Give the lines again exactly, from the one holding "Place the following" to the last line of the listing below, both ends included and nothing added.
--- BEGIN Exercise inputs ---
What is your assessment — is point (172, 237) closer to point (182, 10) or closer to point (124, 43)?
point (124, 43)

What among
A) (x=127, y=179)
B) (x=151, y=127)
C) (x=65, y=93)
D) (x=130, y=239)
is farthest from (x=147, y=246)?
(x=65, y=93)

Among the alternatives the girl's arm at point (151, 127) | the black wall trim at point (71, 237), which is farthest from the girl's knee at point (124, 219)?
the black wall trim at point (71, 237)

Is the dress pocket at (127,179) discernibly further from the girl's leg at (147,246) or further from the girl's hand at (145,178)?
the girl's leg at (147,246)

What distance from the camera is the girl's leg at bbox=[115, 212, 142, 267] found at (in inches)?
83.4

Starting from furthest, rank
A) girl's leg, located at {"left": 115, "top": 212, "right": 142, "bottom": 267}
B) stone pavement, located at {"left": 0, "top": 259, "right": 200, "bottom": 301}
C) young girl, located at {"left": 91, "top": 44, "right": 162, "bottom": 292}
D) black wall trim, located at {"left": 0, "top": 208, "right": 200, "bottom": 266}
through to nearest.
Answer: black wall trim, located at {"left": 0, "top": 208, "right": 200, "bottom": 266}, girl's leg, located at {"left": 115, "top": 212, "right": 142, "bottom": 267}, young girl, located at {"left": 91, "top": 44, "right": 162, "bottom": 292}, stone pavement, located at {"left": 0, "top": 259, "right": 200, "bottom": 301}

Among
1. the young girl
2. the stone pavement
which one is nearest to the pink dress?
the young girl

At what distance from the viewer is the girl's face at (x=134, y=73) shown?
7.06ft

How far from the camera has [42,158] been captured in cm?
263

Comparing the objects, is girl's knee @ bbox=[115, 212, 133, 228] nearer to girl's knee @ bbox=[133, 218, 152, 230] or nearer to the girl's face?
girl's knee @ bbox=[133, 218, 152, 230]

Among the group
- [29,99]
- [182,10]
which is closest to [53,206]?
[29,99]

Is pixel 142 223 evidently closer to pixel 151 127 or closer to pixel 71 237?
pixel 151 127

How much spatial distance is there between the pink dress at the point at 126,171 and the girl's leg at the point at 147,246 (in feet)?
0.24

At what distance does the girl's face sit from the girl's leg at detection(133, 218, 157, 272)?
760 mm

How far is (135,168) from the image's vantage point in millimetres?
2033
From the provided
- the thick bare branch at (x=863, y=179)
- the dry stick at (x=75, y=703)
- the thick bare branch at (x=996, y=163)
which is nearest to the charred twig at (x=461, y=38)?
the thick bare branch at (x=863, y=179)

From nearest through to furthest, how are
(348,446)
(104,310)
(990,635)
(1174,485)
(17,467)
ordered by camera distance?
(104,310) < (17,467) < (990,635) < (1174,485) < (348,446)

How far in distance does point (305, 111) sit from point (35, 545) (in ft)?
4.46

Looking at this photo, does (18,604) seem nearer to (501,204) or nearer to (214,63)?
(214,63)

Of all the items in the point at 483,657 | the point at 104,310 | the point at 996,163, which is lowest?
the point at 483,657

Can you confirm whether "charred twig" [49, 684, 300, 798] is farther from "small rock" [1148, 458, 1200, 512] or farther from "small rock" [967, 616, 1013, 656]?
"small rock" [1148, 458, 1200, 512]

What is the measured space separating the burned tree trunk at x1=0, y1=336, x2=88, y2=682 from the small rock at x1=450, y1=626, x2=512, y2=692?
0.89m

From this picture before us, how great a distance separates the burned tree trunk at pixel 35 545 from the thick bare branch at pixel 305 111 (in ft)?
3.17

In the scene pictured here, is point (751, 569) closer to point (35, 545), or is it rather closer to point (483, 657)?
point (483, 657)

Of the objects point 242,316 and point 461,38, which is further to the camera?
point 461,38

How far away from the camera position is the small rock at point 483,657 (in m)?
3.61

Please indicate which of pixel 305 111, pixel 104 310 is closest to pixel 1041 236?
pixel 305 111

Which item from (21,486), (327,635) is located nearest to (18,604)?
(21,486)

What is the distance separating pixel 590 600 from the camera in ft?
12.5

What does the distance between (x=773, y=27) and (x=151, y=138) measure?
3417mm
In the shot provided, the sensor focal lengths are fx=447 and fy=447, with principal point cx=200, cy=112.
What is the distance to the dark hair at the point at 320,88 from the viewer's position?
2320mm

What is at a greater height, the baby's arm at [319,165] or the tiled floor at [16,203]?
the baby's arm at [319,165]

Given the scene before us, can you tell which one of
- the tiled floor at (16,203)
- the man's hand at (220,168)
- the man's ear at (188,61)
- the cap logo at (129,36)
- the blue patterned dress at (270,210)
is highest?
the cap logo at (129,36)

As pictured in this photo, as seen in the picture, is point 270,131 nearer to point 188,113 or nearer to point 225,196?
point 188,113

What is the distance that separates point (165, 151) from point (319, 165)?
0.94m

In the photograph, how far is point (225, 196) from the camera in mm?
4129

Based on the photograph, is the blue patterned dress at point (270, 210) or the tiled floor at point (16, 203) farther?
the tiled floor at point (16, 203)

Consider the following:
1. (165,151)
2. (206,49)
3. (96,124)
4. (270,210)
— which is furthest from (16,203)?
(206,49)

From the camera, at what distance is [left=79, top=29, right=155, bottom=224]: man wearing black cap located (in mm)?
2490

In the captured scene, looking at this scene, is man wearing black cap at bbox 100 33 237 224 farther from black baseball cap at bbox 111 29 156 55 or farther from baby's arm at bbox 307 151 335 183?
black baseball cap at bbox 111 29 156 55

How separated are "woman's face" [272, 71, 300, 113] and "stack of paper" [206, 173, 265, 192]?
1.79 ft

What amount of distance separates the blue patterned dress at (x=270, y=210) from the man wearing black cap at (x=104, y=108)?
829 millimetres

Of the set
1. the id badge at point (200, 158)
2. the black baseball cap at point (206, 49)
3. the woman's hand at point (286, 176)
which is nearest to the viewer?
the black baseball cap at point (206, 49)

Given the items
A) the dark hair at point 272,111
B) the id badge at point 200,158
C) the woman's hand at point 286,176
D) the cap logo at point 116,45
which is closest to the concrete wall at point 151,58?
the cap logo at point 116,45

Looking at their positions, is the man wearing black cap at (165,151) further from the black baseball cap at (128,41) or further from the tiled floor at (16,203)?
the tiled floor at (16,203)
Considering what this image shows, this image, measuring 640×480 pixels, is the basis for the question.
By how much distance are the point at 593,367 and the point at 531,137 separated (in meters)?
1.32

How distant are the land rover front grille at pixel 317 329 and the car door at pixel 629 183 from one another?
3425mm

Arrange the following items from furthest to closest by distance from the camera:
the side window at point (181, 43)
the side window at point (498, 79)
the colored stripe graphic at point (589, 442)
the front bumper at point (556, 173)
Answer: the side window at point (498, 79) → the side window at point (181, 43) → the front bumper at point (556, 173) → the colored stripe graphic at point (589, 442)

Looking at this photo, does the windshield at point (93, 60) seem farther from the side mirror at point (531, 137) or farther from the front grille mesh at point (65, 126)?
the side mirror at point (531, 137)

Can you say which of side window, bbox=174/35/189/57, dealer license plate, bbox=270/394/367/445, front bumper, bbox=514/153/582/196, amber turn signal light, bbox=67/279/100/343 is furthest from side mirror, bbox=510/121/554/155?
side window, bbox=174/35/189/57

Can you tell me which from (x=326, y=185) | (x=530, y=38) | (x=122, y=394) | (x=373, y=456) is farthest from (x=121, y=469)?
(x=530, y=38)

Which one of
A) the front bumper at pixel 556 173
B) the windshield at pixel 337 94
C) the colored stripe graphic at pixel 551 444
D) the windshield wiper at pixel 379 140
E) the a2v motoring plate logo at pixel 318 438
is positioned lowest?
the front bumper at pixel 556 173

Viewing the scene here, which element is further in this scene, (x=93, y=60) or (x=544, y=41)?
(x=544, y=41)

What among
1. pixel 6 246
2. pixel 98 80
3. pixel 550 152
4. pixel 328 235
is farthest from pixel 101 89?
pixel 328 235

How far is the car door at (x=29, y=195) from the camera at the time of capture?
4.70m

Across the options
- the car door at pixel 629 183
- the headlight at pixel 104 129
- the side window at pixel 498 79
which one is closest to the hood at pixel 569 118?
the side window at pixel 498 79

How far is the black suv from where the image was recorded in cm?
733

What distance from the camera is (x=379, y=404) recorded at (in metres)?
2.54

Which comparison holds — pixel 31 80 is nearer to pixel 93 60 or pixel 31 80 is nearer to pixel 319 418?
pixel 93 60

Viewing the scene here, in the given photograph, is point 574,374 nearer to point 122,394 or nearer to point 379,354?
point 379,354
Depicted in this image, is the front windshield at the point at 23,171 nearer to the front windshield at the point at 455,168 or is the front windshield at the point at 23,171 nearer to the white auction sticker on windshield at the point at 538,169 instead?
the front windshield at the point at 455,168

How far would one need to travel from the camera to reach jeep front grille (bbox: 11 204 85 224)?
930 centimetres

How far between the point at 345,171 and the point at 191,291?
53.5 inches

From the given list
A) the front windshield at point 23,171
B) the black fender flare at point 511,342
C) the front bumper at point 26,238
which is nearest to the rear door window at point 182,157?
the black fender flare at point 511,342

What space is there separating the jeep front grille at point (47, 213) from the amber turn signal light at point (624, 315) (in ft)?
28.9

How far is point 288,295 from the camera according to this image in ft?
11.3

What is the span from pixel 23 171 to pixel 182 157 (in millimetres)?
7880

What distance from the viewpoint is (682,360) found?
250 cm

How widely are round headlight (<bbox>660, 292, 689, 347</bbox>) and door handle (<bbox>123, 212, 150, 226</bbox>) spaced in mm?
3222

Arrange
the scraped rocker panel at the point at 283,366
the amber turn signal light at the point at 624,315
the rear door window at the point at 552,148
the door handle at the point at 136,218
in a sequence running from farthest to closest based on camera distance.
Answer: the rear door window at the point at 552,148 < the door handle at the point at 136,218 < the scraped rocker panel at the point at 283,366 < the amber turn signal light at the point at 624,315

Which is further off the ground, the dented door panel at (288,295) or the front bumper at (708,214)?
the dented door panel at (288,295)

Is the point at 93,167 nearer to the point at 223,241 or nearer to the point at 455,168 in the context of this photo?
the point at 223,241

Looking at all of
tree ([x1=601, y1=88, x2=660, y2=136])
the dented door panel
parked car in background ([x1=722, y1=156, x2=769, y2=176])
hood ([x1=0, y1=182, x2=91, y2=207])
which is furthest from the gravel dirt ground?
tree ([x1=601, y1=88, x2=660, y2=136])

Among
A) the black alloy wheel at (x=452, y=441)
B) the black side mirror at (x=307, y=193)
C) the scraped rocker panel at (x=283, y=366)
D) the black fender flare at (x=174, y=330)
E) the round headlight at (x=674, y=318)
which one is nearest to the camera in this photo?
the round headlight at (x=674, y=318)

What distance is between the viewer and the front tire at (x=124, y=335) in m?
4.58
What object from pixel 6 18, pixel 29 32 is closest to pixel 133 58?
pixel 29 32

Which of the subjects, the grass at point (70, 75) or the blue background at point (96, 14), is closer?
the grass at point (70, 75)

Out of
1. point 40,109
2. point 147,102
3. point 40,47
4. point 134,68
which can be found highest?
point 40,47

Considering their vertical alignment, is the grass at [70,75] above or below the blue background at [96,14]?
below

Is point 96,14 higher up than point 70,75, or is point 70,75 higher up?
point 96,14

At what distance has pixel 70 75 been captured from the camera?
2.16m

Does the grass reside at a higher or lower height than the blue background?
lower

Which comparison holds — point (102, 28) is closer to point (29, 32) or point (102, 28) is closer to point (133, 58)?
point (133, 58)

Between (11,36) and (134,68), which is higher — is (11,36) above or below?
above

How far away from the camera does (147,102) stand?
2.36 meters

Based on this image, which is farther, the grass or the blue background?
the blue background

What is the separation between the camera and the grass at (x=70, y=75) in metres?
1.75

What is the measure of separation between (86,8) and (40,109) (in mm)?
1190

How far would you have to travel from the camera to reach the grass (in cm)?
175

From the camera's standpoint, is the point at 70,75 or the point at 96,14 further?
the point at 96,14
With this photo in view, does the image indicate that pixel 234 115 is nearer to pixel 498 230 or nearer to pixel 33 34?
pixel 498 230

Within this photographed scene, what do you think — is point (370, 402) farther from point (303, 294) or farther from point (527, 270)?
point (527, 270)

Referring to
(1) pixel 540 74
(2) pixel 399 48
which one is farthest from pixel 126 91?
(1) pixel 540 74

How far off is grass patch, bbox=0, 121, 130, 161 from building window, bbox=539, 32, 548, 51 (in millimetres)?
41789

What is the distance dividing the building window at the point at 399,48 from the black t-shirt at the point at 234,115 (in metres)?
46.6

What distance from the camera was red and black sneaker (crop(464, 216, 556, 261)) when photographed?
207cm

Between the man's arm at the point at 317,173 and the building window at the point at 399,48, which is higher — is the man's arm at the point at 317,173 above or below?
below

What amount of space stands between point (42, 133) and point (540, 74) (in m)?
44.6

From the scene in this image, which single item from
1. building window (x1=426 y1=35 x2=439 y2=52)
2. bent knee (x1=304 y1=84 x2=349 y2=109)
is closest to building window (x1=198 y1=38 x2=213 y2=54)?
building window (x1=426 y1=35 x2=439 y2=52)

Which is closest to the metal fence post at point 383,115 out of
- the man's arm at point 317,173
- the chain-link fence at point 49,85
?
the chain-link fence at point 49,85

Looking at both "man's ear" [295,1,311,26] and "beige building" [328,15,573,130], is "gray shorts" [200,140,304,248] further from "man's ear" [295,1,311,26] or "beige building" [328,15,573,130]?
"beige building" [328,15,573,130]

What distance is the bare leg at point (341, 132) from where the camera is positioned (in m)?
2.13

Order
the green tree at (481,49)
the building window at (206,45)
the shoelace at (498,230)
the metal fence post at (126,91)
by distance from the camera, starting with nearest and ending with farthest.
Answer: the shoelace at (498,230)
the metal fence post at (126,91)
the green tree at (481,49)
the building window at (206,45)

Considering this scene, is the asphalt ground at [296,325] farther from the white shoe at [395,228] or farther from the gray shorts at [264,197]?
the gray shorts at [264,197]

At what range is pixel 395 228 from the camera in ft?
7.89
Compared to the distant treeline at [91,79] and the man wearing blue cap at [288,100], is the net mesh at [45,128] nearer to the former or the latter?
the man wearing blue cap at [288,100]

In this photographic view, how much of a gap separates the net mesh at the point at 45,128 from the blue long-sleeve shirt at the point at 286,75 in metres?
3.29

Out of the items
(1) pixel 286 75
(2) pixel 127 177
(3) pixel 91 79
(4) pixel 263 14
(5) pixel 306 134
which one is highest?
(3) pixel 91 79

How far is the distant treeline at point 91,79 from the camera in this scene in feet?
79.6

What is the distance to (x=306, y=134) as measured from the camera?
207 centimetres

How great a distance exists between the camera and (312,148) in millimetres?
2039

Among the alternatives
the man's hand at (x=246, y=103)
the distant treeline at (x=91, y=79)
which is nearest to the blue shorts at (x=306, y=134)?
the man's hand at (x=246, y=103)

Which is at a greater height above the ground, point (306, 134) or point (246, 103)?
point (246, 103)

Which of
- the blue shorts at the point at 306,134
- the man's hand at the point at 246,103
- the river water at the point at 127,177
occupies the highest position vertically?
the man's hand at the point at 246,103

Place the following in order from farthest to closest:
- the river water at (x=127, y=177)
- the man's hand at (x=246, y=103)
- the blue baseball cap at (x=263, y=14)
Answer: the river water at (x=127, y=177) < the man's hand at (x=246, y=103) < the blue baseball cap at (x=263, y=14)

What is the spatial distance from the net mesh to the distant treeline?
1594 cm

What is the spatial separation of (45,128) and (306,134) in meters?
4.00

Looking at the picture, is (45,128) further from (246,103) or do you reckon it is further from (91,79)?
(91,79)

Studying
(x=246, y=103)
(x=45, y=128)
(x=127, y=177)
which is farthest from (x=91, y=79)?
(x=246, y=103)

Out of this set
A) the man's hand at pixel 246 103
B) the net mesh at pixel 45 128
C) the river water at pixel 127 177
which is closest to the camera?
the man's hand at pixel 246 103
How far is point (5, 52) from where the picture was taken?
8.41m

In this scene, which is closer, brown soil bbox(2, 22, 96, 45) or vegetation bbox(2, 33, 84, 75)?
--- END Exercise inputs ---
Solved exercise
Place the following in order from farthest to closest:
- the river water at (x=127, y=177)
- the man's hand at (x=246, y=103)
- the blue baseball cap at (x=263, y=14)
Answer: the river water at (x=127, y=177) < the man's hand at (x=246, y=103) < the blue baseball cap at (x=263, y=14)

What is the spatial distance from the net mesh to the distant treeline?
1594 cm

What is the spatial separation of (45,128) and (306,134) in meters?
4.00

Looking at the picture, is (45,128) further from (246,103) or do you reckon it is further from (91,79)?
(91,79)

Studying
(x=246, y=103)
(x=45, y=128)
(x=127, y=177)
which is farthest from (x=91, y=79)?
(x=246, y=103)

Out of this set
A) the man's hand at pixel 246 103
B) the net mesh at pixel 45 128
C) the river water at pixel 127 177
which is closest to the camera?
the man's hand at pixel 246 103
How far is point (5, 52) from where the picture was taken?
8.41m

In this scene, which is closer, brown soil bbox(2, 22, 96, 45) or vegetation bbox(2, 33, 84, 75)?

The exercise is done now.